Foto: Luiz Santana/ALMG
Em um cenário marcado por intensos debates e protestos, a Assembleia Legislativa de Minas Gerais (ALMG) avança no polêmico projeto do teto de gastos, o PLC 38/23, que visa impor restrições significativas aos investimentos e despesas do Estado. A Comissão de Administração Pública (CAP) aprovou o projeto após horas de discussões e resistência por parte da oposição, incluindo parlamentares e representantes dos servidores públicos, que lotaram as galerias do Plenarinho IV.

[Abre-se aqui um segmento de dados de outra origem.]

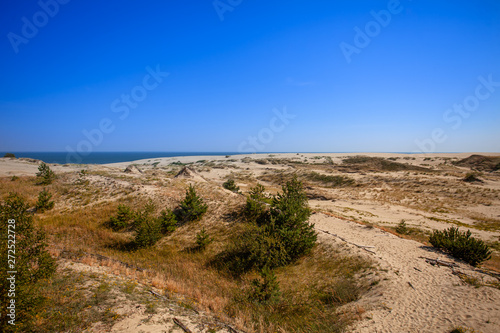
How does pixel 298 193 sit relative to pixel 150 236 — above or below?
above

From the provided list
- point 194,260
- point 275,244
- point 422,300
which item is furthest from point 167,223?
point 422,300

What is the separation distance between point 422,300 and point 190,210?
43.4 ft

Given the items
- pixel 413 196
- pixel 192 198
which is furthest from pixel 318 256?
pixel 413 196

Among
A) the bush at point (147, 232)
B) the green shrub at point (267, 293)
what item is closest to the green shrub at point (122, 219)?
the bush at point (147, 232)

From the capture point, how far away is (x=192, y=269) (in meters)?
9.94

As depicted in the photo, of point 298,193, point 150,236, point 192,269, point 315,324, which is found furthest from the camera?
point 298,193

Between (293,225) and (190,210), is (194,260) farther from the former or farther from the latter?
(293,225)

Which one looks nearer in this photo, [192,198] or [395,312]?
[395,312]

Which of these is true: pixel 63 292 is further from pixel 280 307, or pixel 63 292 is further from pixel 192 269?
pixel 280 307

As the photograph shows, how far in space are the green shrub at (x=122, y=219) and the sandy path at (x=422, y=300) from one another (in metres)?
14.6

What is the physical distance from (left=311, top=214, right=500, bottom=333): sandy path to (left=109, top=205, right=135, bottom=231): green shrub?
1456 cm

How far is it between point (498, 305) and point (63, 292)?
13.9 metres

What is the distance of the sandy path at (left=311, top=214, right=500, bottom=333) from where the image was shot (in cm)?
560

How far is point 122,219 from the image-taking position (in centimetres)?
1390
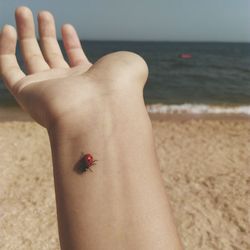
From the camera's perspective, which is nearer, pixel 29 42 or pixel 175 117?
pixel 29 42

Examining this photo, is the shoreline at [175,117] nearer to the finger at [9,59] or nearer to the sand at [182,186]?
the sand at [182,186]

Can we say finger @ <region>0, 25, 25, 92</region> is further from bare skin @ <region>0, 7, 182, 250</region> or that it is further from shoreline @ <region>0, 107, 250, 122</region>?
shoreline @ <region>0, 107, 250, 122</region>

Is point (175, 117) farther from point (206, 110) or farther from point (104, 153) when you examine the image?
point (104, 153)

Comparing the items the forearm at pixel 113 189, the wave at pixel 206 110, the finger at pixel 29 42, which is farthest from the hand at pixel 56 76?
the wave at pixel 206 110

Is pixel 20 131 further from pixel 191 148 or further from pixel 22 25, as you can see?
pixel 22 25

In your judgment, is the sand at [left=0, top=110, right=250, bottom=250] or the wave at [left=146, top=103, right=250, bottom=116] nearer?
the sand at [left=0, top=110, right=250, bottom=250]

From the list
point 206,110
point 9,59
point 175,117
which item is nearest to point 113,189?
point 9,59

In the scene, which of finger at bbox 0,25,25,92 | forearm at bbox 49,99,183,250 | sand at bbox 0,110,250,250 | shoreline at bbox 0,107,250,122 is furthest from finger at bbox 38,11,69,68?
shoreline at bbox 0,107,250,122

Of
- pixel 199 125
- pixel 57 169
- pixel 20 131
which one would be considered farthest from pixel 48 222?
pixel 199 125
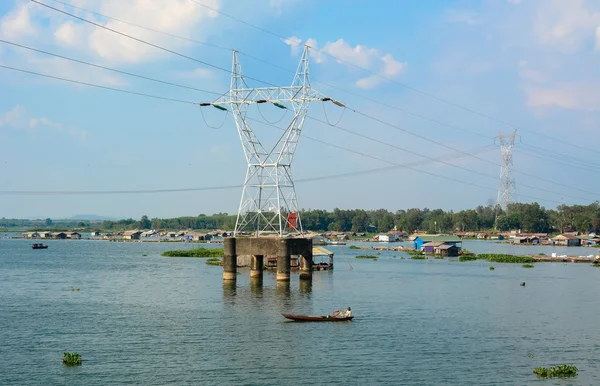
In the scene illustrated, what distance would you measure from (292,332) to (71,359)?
18.2 m

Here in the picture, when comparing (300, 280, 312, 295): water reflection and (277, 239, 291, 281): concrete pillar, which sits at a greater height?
(277, 239, 291, 281): concrete pillar

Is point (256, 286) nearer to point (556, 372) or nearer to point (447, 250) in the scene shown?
point (556, 372)

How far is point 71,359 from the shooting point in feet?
141

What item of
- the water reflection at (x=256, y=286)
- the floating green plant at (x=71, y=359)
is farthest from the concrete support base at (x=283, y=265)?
the floating green plant at (x=71, y=359)

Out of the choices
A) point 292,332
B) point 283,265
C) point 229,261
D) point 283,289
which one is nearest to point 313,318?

O PLC 38/23, cujo texto foi alterado pelo substitutivo nº 1, enfrentou críticas contundentes de nossos deputados como Beatriz Cerqueira, Professor Cleiton e Sargento Rodrigues, que alertaram para os impactos diretos nas políticas públicas e no congelamento salarial dos servidores por nove anos.
Paralelamente, a discussão em torno do Projeto de Lei (PL) 1.202/19, que autoriza a adesão ao Regime de Recuperação Fiscal (RRF). A Comissão de Fiscalização Financeira e Orçamentária (FFO) recebeu 1.633 emendas ao projeto, enquanto a oposição expressou preocupações sobre a falta de agilidade do governo em resolver a dívida do Estado com a União.
O novo texto apresentado pelo relator Zé Guilherme (PP), o substitutivo nº 5, visa assegurar a recomposição salarial para os servidores mesmo durante a vigência do RRF, o que nos causa preocupação, já que o histórico de descumprimento de compromissos pelo governador Romeu Zema, evidenciado pelo não cumprimento das promessas feitas às Forças de Segurança, lança uma sombra de dúvida sobre a credibilidade e a confiança nas garantias salariais estabelecidas no novo texto.
O Sindicato dos Peritos Criminais de Minas Gerais – Sindpecri enfatiza a importância de impedir a votação do RRF, sob o argumento que o congelamento de investimentos pode não apenas prejudicar os servidores, mas também impactar diretamente a capacidade de oferecer serviços essenciais à população, como segurança, educação e saúde. A categoria de peritos, em particular, vê o Dia do Perito ameaçado, pois os cortes propostos podem afetar drasticamente as condições de trabalho e a valorização dos peritos oficiais mineiros.